-- Opening Marker --

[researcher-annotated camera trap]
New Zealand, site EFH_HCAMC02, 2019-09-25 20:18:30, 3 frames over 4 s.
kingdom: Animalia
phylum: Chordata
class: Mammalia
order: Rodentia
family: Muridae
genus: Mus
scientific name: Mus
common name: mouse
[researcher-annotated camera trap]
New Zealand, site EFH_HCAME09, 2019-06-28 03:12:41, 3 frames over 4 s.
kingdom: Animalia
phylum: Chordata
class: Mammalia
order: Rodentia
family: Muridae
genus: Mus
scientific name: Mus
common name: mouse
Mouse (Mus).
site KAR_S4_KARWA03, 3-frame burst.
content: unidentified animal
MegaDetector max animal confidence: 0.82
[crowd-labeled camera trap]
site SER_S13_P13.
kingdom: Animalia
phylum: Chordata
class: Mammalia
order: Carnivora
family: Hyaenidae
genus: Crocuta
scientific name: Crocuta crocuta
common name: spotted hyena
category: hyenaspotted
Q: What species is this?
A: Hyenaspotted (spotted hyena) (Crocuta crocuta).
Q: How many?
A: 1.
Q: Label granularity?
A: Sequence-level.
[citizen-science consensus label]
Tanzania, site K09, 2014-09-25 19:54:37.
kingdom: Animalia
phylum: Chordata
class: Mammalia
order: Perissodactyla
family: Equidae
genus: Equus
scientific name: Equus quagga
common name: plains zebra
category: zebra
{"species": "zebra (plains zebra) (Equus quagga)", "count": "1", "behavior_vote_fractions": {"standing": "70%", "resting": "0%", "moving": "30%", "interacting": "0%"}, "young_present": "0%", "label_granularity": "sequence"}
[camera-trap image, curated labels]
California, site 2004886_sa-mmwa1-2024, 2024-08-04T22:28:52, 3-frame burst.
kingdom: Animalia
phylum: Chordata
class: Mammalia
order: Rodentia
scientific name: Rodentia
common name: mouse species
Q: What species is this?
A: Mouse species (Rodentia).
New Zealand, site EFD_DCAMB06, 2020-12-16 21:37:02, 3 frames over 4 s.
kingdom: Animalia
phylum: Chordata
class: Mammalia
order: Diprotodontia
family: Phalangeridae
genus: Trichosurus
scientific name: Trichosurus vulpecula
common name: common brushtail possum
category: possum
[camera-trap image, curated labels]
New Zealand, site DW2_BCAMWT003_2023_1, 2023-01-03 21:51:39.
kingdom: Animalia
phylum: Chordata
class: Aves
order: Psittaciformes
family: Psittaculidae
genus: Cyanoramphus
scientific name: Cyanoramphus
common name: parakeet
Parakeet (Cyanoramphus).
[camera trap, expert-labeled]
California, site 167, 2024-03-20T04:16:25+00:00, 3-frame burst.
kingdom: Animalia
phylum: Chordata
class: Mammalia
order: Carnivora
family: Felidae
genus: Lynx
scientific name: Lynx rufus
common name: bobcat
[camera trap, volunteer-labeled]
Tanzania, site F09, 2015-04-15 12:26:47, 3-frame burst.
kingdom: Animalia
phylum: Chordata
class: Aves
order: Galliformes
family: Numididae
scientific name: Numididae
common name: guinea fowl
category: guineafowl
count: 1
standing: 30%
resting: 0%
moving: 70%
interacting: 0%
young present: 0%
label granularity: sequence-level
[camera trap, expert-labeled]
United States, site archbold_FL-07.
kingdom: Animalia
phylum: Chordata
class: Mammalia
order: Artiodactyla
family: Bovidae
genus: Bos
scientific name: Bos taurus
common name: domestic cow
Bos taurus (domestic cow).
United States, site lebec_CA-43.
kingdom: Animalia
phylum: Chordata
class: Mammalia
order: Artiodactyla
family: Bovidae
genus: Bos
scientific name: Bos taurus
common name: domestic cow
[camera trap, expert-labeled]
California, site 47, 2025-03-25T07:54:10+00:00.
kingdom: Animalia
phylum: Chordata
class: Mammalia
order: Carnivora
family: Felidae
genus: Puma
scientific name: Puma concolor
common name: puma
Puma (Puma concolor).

-- Closing Marker --

* Task item
From the entries, report every line in which the string "family" occurs.

* Solution to this problem
family: Muridae
family: Muridae
family: Hyaenidae
family: Equidae
family: Phalangeridae
family: Psittaculidae
family: Felidae
family: Numididae
family: Bovidae
family: Bovidae
family: Felidae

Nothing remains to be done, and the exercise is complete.